作業リスト:
1. 下の『咀嚼音』の改版についての文章を読み、次の問いに答えてください。
(a) 改版にあたって捨てた句はおよそ何句ですか。
(b) 『定本咀嚼音』後記の日付はいつですか。
(c) 湘子の論によれば、加えた句は何句ですか。
2. 次の各文が下の『咀嚼音』の改版についての文章の内容と合っているか判断し、それぞれ「はい」か「いいえ」で答えたうえで、根拠となる本文の言葉をそのまま引用してください。
(a) 後記には、改版の際に初版に洩らした句を三十八句ほど加えたと書かれている。
(b) 筆者は、後記に書かれた句を加えた理由を明確だと評価している。
(c) 戦後の時期、作者は俳句を通して美や自然を詠うことに力を入れた。
3. 下の『咀嚼音』の改版についての文章の続きを、最後の文の後から書いてください。

抜粋:
- - -

これが大きく変わるのが、『咀嚼音』が定本として復刊されるときである。
「改版にあたって気に染まない句を二十句ばかり捨て、初版に洩らした句を三十八句ほど加えた。その中には「ぬばたまの黒飴さはに良寛忌」のような私の思いでふかいものも載せた。二十年という歳月が私にそうしたものを許容させたのかも知れない」
(『定本咀嚼音』後記――昭和49年5月)
これは理由がやや不分明だ(また加えた句38句は、後述の湘子の論によれば57句だそうだ)。加えた理由をもう少し具体的に述べている言葉がある。
「あの作品が作られた二十年から二十九年はいわゆる戦後の暗黒時代で、国民全体が戦争という罪の贖罪のような苦業に充ちた生活をしていたので、私は俳句を通して美や自然を詠うことをつとめて避けた。自然、職場とか仮定とかに素材が限られた・・・。

- - -

データ部分:
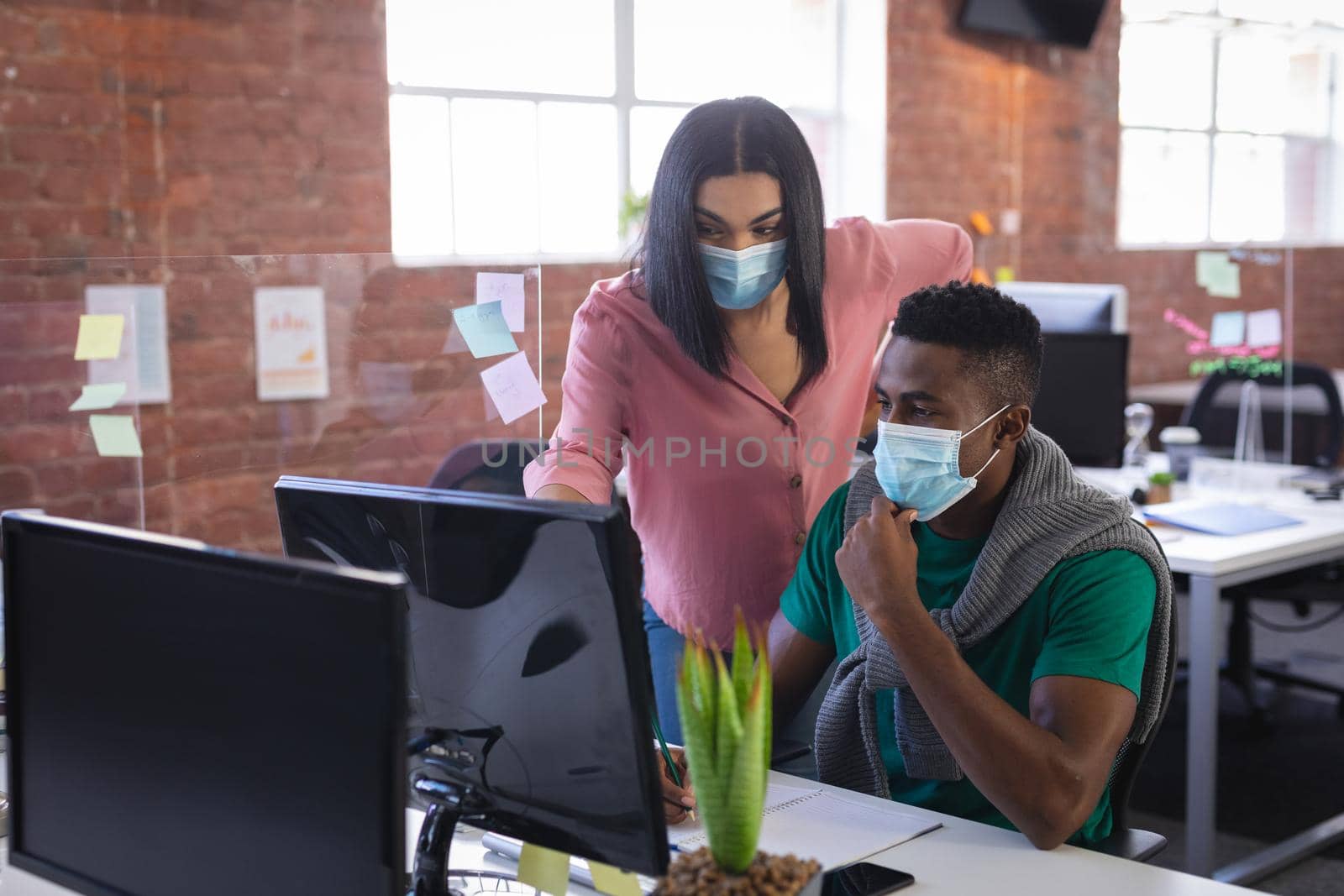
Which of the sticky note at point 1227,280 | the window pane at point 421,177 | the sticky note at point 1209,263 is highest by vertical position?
the window pane at point 421,177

- - -

回答:
1.
(a) 二十句ばかり
(b) 昭和49年5月
(c) 57句

2.
(a) はい。「初版に洩らした句を三十八句ほど加えた」
(b) いいえ。「これは理由がやや不分明だ」
(c) いいえ。「私は俳句を通して美や自然を詠うことをつとめて避けた」

3.
それから二十年経って世の中も私の俳句観も変わった。今は人間や生活と言うものにそれほど固執しなくなった。むしろ、大きな自然の中に人間も生活も存在しているのだと思っている。生活のにおいがないという理由で落とした何句かが、こんど採録されている。」
(「定本咀嚼音について」――沖49年4月)
しかし、これだけでもまだ状況が判明しない。理由が痛切には伝わらない綺麗ごとなのである。そしてこれをはっきり明言した資料がある。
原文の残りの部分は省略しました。